La gauche s’est quant à elle montrée extrêmement critique sur la volonté du gouvernement. « Il est invraisemblable que le gouvernement décide de faire des économies sur le dos des plus souffrants de notre société », a dénoncé le socialiste Thierry Cozic, pour qui « s’en prendre aux maladies graves et chroniques pour faire des économies est une ligne rouge ».
« Ce que vous faites là, c’est de l’indécence. Dire qu’on va fiscaliser des maladies de longue durée, alors qu’on a refusé de taxer les plus grandes entreprises, ce n’est pas possible. Ce n’est pas entendable », a dénoncé avec force Guillaume Gontard, président du groupe écologiste.
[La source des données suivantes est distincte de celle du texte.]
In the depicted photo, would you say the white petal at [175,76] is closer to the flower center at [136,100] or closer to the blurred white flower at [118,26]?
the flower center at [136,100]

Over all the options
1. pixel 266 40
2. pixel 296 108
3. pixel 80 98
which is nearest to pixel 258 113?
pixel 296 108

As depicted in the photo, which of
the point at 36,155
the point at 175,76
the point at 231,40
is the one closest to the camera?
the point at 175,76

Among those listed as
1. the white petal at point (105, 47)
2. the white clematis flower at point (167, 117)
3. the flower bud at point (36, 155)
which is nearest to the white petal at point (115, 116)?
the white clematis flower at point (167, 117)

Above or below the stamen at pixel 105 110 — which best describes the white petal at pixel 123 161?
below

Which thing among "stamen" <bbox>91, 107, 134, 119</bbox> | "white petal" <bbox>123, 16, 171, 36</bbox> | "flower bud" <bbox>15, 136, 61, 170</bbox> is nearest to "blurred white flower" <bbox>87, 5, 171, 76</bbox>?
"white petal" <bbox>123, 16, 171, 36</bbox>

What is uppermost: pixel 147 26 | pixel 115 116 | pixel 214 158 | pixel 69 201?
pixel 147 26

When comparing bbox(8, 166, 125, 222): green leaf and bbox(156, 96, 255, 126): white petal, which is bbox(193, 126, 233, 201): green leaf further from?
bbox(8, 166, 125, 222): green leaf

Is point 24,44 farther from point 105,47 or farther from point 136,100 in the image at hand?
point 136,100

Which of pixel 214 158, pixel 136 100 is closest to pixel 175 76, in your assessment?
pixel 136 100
« On ne sait plus ce qu’est un mort. On ne sait plus ce qu’est une perspective de deuil, dans une famille. On fait des comptes »
D’un ton posé et grave, le sénateur communiste, Gérard Lahellec, a regretté qu’il n’y ait « plus de discernement dans notre vie publique. On fait des comptes. On refait des comptes. On ne sait plus ce qu’est une ALD, on ne sait plus ce qu’est un mort. On ne sait plus ce qu’est une perspective de deuil, dans une famille. On fait des comptes », dénonce froidement le sénateur des Côtes-d’Armor, « choqué qu’on puisse mettre à contribution les ALD ». Il conclut : « On me dira qu’on n’est pas là pour faire du sentiment. Mais on est là pour faire de l’humain, car c’est notre raison d’être ».
Les sénateurs ont rejeté plusieurs amendements de suppression de la mesure. Lors du scrutin public (voir le détail ici) sur ces amendements, demandé par le groupe PS, le groupe LR a voté contre la suppression, à l’exception de 4 sénateurs (Bruno Belin, Marie-Claire Carrère-Gée, Stéphane Piednoir et Jean-François Rapin, président de la commission des affaires européennes). 49 membres du groupe centriste ont voté contre, 10 ont voté pour, dont Annick Billon, l’ancienne ministre de la Santé, Brigitte Bourguignon (Renaissance), Edouard Courtial, Franck Dhersin ou Bernard Delcros.